- EXERCISE
So that the copy matches the original, write out every entry exactly.

- Dataset excerpts

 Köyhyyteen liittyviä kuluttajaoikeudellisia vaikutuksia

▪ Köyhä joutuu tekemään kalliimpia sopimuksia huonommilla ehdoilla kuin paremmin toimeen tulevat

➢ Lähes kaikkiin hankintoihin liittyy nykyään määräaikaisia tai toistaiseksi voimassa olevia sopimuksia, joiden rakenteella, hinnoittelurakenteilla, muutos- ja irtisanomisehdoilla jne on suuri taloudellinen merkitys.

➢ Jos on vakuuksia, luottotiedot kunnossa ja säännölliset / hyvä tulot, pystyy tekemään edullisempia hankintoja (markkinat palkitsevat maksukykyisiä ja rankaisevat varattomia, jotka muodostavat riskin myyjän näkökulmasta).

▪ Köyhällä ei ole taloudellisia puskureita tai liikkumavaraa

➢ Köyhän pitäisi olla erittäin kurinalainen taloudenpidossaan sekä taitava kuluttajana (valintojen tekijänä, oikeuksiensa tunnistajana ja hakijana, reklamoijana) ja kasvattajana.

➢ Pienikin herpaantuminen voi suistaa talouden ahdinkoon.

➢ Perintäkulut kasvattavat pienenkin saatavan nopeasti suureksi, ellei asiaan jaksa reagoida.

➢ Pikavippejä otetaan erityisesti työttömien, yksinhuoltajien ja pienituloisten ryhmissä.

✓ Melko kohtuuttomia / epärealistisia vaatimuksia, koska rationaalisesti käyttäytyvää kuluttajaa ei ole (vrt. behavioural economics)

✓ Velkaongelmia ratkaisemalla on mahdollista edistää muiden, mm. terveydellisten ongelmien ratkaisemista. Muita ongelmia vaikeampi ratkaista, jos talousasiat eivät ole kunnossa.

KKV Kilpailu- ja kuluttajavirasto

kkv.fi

- RESPONSE BOX
 Köyhyyteen liittyviä kuluttajaoikeudellisia vaikutuksia

▪ Köyhä joutuu tekemään kalliimpia sopimuksia huonommilla ehdoilla kuin paremmin toimeen tulevat

➢ Lähes kaikkiin hankintoihin liittyy nykyään määräaikaisia tai toistaiseksi voimassa olevia sopimuksia, joiden rakenteella, hinnoittelurakenteilla, muutos- ja irtisanomisehdoilla jne on suuri taloudellinen merkitys.

➢ Jos on vakuuksia, luottotiedot kunnossa ja säännölliset / hyvä tulot, pystyy tekemään edullisempia hankintoja (markkinat palkitsevat maksukykyisiä ja rankaisevat varattomia, jotka muodostavat riskin myyjän näkökulmasta).

▪ Köyhällä ei ole taloudellisia puskureita tai liikkumavaraa

➢ Köyhän pitäisi olla erittäin kurinalainen taloudenpidossaan sekä taitava kuluttajana (valintojen tekijänä, oikeuksiensa tunnistajana ja hakijana, reklamoijana) ja kasvattajana.

➢ Pienikin herpaantuminen voi suistaa talouden ahdinkoon.

➢ Perintäkulut kasvattavat pienenkin saatavan nopeasti suureksi, ellei asiaan jaksa reagoida.

➢ Pikavippejä otetaan erityisesti työttömien, yksinhuoltajien ja pienituloisten ryhmissä.

✓ Melko kohtuuttomia / epärealistisia vaatimuksia, koska rationaalisesti käyttäytyvää kuluttajaa ei ole (vrt. behavioural economics)

✓ Velkaongelmia ratkaisemalla on mahdollista edistää muiden, mm. terveydellisten ongelmien ratkaisemista. Muita ongelmia vaikeampi ratkaista, jos talousasiat eivät ole kunnossa.

KKV Kilpailu- ja kuluttajavirasto

kkv.fi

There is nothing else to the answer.